2016-04-06 08:40:41

by Vlastimil Babka

[permalink] [raw]
Subject: [PATCH] cpuset: use static key better and convert to new API

An important function for cpusets is cpuset_node_allowed(), which optimizes on
the fact if there's a single root CPU set, it must be trivially allowed. But
the check "nr_cpusets() <= 1" doesn't use the cpusets_enabled_key static key
the right way where static keys eliminate branching overhead with jump labels.

This patch converts it so that static key is used properly. It's also switched
to the new static key API and the checking functions are converted to return
bool instead of int. We also provide a new variant __cpuset_zone_allowed()
which expects that the static key check was already done and they key was
enabled. This is needed for get_page_from_freelist() where we want to also
avoid the relatively slower check when ALLOC_CPUSET is not set in alloc_flags.

Signed-off-by: Vlastimil Babka <[email protected]>
---
include/linux/cpuset.h | 29 +++++++++++++++++++----------
kernel/cpuset.c | 14 +++++++-------
mm/page_alloc.c | 2 +-
3 files changed, 27 insertions(+), 18 deletions(-)

diff --git a/include/linux/cpuset.h b/include/linux/cpuset.h
index fea160ee5803..d5f5c7f87e36 100644
--- a/include/linux/cpuset.h
+++ b/include/linux/cpuset.h
@@ -16,26 +16,26 @@

#ifdef CONFIG_CPUSETS

-extern struct static_key cpusets_enabled_key;
+extern struct static_key_false cpusets_enabled_key;
static inline bool cpusets_enabled(void)

◆ ◆ ◆ ◆ ◆

• _WHAT NEEDS TO BE DONE_
Summarize the cpuset patch above in two sentences.

• _PROVIDED DATA_
◆ ◆ ◆ ◆ ◆

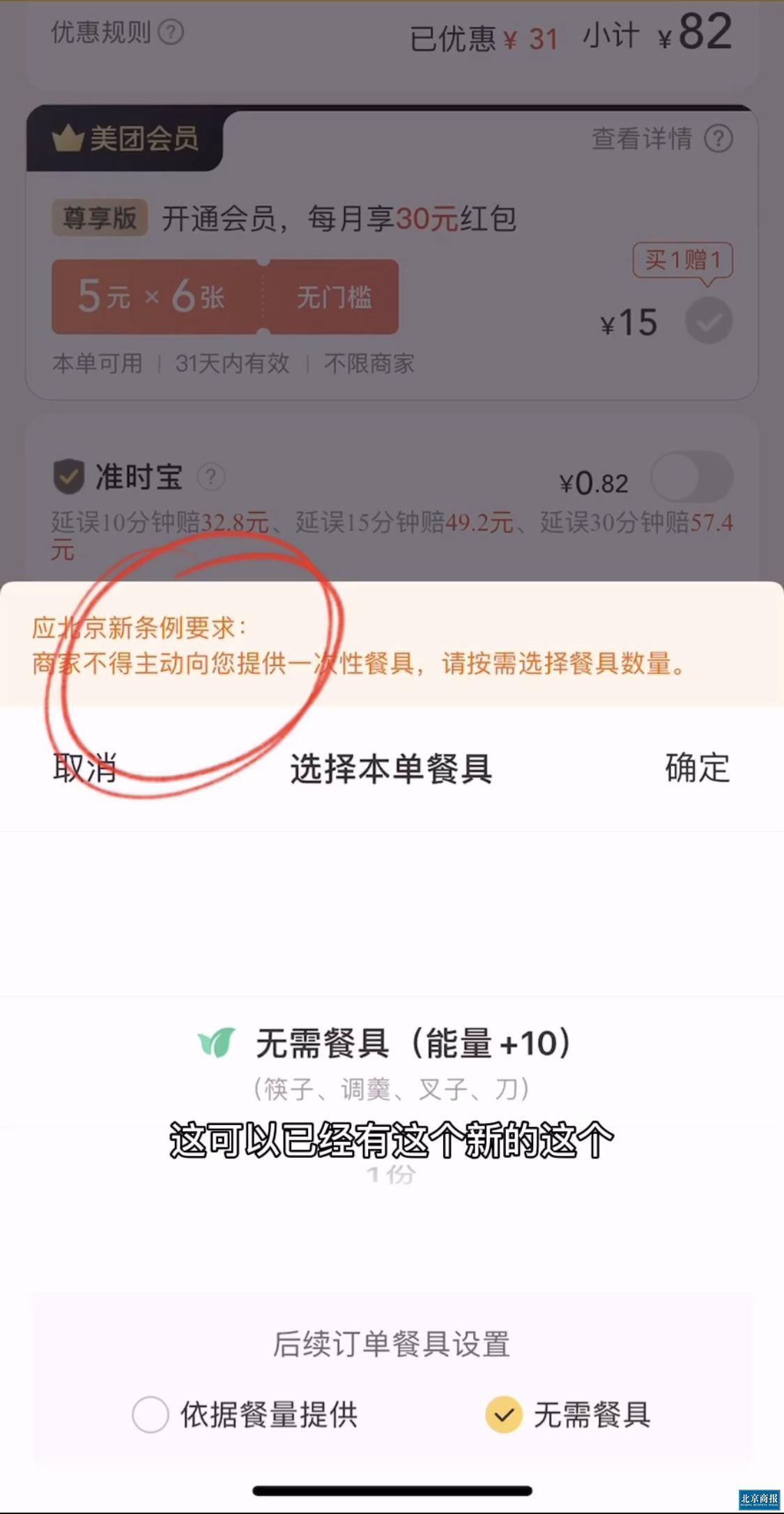 视频截图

◆ ◆ ◆ ◆ ◆

• _TASK ANSWER_
The patch changes the "nr_cpusets() <= 1" check in cpuset_node_allowed() so that it uses the cpusets_enabled_key static key properly, since static keys eliminate branching overhead with jump labels. It also switches to the new static key API, makes the checking functions return bool instead of int, and adds a variant, __cpuset_zone_allowed(), which expects that the static key check has already been done and found enabled; get_page_from_freelist() needs this variant to avoid the slower check when ALLOC_CPUSET is not set in alloc_flags.